- [Problem details] Repeat the data below in full and exactly.

- [Recorded data]
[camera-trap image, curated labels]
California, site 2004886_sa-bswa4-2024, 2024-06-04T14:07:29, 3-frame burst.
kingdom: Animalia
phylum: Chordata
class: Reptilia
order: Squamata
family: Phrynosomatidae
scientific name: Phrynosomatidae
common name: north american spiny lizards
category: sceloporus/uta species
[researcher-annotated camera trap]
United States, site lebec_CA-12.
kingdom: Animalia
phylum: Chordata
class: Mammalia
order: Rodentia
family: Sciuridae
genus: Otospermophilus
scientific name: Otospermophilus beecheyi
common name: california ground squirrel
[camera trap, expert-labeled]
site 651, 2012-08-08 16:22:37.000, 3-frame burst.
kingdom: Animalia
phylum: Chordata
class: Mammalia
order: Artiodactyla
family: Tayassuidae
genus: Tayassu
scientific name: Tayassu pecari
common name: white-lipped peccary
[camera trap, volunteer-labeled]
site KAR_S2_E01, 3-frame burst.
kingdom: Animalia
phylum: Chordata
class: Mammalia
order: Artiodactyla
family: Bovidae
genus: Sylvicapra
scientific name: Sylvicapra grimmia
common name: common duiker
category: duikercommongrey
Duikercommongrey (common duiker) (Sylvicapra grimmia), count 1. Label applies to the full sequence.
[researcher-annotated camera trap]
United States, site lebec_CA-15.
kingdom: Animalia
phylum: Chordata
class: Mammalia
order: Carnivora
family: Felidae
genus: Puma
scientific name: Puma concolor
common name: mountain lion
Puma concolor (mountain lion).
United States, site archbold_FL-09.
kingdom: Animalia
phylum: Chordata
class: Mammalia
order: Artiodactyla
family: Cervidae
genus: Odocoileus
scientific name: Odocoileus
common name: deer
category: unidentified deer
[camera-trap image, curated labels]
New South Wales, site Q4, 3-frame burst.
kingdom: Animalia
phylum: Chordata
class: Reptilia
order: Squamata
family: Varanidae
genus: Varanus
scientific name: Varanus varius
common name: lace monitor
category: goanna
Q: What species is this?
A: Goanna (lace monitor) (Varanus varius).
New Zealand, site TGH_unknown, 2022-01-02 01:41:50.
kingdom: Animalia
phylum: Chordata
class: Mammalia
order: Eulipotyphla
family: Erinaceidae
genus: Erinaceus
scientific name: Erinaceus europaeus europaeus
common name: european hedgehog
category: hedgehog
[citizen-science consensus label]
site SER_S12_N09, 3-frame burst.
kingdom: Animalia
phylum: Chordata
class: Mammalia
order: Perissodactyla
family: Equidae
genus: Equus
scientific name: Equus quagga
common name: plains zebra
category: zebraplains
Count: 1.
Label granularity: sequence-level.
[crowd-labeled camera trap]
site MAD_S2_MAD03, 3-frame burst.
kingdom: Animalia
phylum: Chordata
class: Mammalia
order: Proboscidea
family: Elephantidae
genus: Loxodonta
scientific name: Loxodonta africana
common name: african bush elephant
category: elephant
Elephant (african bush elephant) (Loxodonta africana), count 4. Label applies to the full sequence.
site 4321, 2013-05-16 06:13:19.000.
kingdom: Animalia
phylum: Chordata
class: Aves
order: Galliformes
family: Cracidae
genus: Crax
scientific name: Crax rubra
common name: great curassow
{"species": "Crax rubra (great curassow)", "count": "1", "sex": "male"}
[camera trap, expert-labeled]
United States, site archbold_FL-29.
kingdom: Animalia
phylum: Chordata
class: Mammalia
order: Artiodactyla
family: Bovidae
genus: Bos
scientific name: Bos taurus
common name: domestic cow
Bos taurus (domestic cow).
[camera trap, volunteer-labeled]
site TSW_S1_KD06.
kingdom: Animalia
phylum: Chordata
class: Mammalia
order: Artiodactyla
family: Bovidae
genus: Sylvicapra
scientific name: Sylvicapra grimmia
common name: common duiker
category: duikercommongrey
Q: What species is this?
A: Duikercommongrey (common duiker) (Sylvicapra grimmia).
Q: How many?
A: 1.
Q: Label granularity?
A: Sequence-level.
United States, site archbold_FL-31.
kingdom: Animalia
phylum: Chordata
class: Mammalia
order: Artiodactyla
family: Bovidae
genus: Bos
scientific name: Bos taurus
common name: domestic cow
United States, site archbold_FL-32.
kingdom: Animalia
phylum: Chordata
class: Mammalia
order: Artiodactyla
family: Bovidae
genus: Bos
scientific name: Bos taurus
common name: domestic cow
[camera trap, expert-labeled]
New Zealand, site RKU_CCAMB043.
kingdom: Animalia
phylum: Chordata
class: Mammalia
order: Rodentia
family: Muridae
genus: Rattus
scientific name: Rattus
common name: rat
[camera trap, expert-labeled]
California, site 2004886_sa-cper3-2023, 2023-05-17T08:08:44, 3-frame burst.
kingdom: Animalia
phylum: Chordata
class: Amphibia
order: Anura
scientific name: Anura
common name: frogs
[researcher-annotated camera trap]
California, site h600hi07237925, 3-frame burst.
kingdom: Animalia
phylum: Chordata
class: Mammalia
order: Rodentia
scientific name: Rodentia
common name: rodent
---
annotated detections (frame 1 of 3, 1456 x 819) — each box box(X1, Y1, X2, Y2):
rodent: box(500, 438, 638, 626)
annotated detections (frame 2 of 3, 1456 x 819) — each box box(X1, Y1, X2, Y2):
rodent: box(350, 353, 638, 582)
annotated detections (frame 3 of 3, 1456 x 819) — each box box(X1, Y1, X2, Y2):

- [Solution for this problem]
[camera-trap image, curated labels]
California, site 2004886_sa-bswa4-2024, 2024-06-04T14:07:29, 3-frame burst.
kingdom: Animalia
phylum: Chordata
class: Reptilia
order: Squamata
family: Phrynosomatidae
scientific name: Phrynosomatidae
common name: north american spiny lizards
category: sceloporus/uta species
[researcher-annotated camera trap]
United States, site lebec_CA-12.
kingdom: Animalia
phylum: Chordata
class: Mammalia
order: Rodentia
family: Sciuridae
genus: Otospermophilus
scientific name: Otospermophilus beecheyi
common name: california ground squirrel
[camera trap, expert-labeled]
site 651, 2012-08-08 16:22:37.000, 3-frame burst.
kingdom: Animalia
phylum: Chordata
class: Mammalia
order: Artiodactyla
family: Tayassuidae
genus: Tayassu
scientific name: Tayassu pecari
common name: white-lipped peccary
[camera trap, volunteer-labeled]
site KAR_S2_E01, 3-frame burst.
kingdom: Animalia
phylum: Chordata
class: Mammalia
order: Artiodactyla
family: Bovidae
genus: Sylvicapra
scientific name: Sylvicapra grimmia
common name: common duiker
category: duikercommongrey
Duikercommongrey (common duiker) (Sylvicapra grimmia), count 1. Label applies to the full sequence.
[researcher-annotated camera trap]
United States, site lebec_CA-15.
kingdom: Animalia
phylum: Chordata
class: Mammalia
order: Carnivora
family: Felidae
genus: Puma
scientific name: Puma concolor
common name: mountain lion
Puma concolor (mountain lion).
United States, site archbold_FL-09.
kingdom: Animalia
phylum: Chordata
class: Mammalia
order: Artiodactyla
family: Cervidae
genus: Odocoileus
scientific name: Odocoileus
common name: deer
category: unidentified deer
[camera-trap image, curated labels]
New South Wales, site Q4, 3-frame burst.
kingdom: Animalia
phylum: Chordata
class: Reptilia
order: Squamata
family: Varanidae
genus: Varanus
scientific name: Varanus varius
common name: lace monitor
category: goanna
Q: What species is this?
A: Goanna (lace monitor) (Varanus varius).
New Zealand, site TGH_unknown, 2022-01-02 01:41:50.
kingdom: Animalia
phylum: Chordata
class: Mammalia
order: Eulipotyphla
family: Erinaceidae
genus: Erinaceus
scientific name: Erinaceus europaeus europaeus
common name: european hedgehog
category: hedgehog
[citizen-science consensus label]
site SER_S12_N09, 3-frame burst.
kingdom: Animalia
phylum: Chordata
class: Mammalia
order: Perissodactyla
family: Equidae
genus: Equus
scientific name: Equus quagga
common name: plains zebra
category: zebraplains
Count: 1.
Label granularity: sequence-level.
[crowd-labeled camera trap]
site MAD_S2_MAD03, 3-frame burst.
kingdom: Animalia
phylum: Chordata
class: Mammalia
order: Proboscidea
family: Elephantidae
genus: Loxodonta
scientific name: Loxodonta africana
common name: african bush elephant
category: elephant
Elephant (african bush elephant) (Loxodonta africana), count 4. Label applies to the full sequence.
site 4321, 2013-05-16 06:13:19.000.
kingdom: Animalia
phylum: Chordata
class: Aves
order: Galliformes
family: Cracidae
genus: Crax
scientific name: Crax rubra
common name: great curassow
{"species": "Crax rubra (great curassow)", "count": "1", "sex": "male"}
[camera trap, expert-labeled]
United States, site archbold_FL-29.
kingdom: Animalia
phylum: Chordata
class: Mammalia
order: Artiodactyla
family: Bovidae
genus: Bos
scientific name: Bos taurus
common name: domestic cow
Bos taurus (domestic cow).
[camera trap, volunteer-labeled]
site TSW_S1_KD06.
kingdom: Animalia
phylum: Chordata
class: Mammalia
order: Artiodactyla
family: Bovidae
genus: Sylvicapra
scientific name: Sylvicapra grimmia
common name: common duiker
category: duikercommongrey
Q: What species is this?
A: Duikercommongrey (common duiker) (Sylvicapra grimmia).
Q: How many?
A: 1.
Q: Label granularity?
A: Sequence-level.
United States, site archbold_FL-31.
kingdom: Animalia
phylum: Chordata
class: Mammalia
order: Artiodactyla
family: Bovidae
genus: Bos
scientific name: Bos taurus
common name: domestic cow
United States, site archbold_FL-32.
kingdom: Animalia
phylum: Chordata
class: Mammalia
order: Artiodactyla
family: Bovidae
genus: Bos
scientific name: Bos taurus
common name: domestic cow
[camera trap, expert-labeled]
New Zealand, site RKU_CCAMB043.
kingdom: Animalia
phylum: Chordata
class: Mammalia
order: Rodentia
family: Muridae
genus: Rattus
scientific name: Rattus
common name: rat
[camera trap, expert-labeled]
California, site 2004886_sa-cper3-2023, 2023-05-17T08:08:44, 3-frame burst.
kingdom: Animalia
phylum: Chordata
class: Amphibia
order: Anura
scientific name: Anura
common name: frogs
[researcher-annotated camera trap]
California, site h600hi07237925, 3-frame burst.
kingdom: Animalia
phylum: Chordata
class: Mammalia
order: Rodentia
scientific name: Rodentia
common name: rodent
---
annotated detections (frame 1 of 3, 1456 x 819) — each box box(X1, Y1, X2, Y2):
rodent: box(500, 438, 638, 626)
annotated detections (frame 2 of 3, 1456 x 819) — each box box(X1, Y1, X2, Y2):
rodent: box(350, 353, 638, 582)
annotated detections (frame 3 of 3, 1456 x 819) — each box box(X1, Y1, X2, Y2):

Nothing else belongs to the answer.